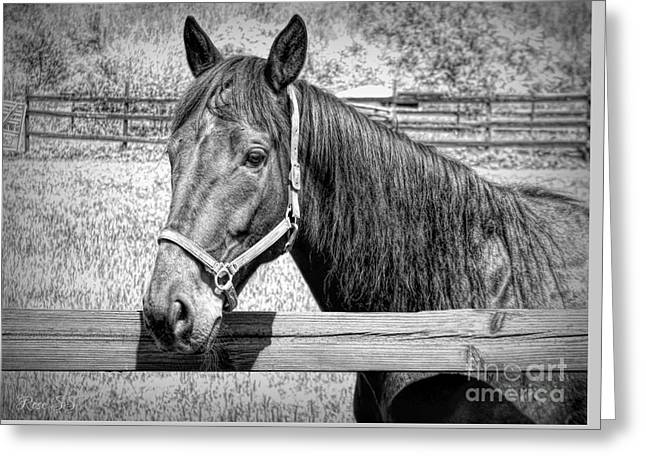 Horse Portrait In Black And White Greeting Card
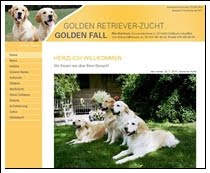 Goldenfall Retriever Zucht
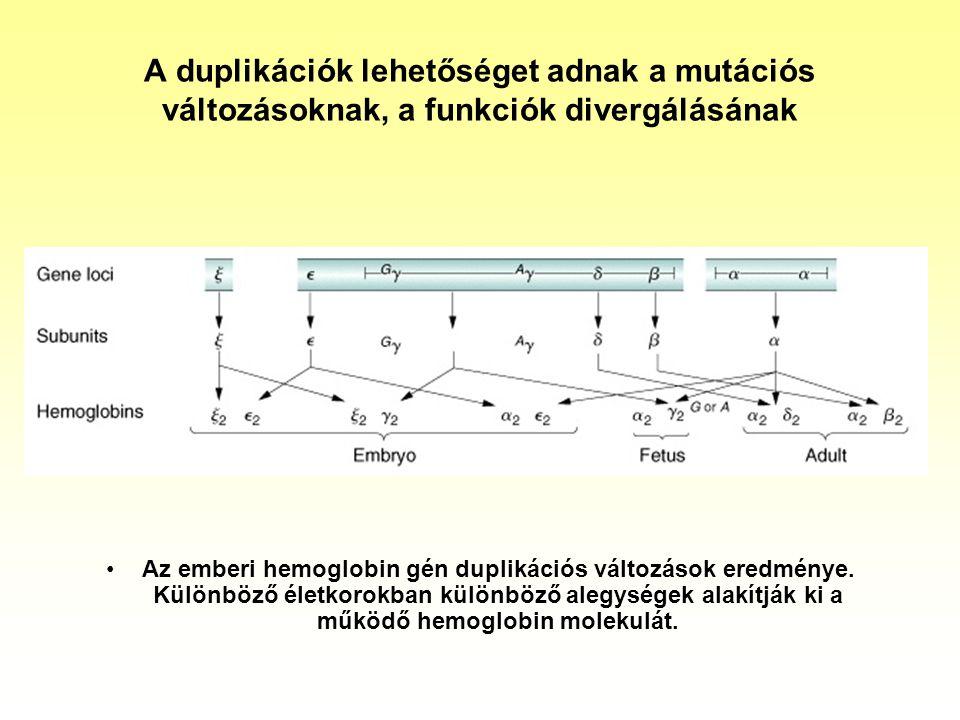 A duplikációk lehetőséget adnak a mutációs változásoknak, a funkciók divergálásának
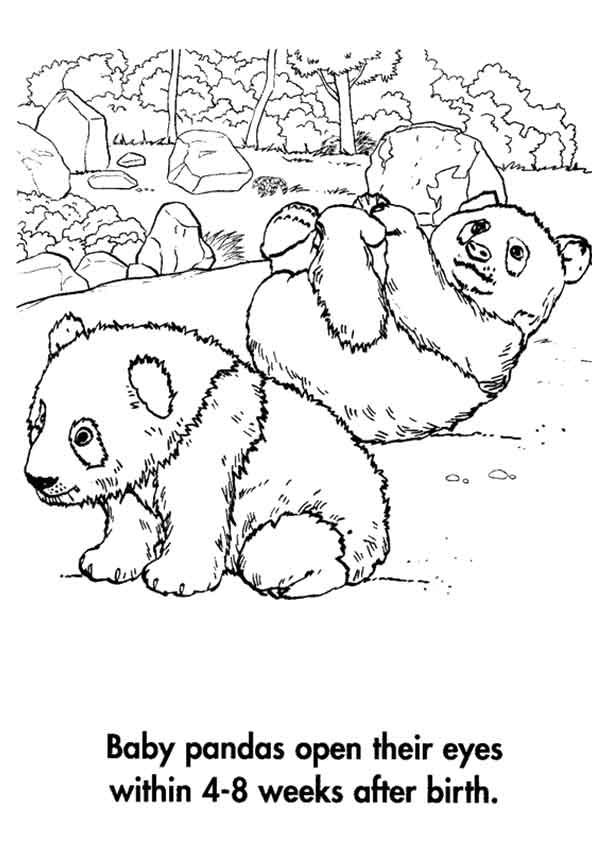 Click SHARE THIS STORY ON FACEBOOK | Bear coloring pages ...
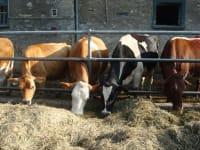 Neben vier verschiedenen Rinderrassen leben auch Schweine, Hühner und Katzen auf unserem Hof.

════════

Work item ▸
Copying starts at the line containing "A duplikációk lehetőséget" and ends at the last line of the material above; repeat only those lines exactly and omit the pictures.

Your response ▸
 A duplikációk lehetőséget adnak a mutációs változásoknak, a funkciók divergálásának
 Click SHARE THIS STORY ON FACEBOOK | Bear coloring pages ...
 Neben vier verschiedenen Rinderrassen leben auch Schweine, Hühner und Katzen auf unserem Hof.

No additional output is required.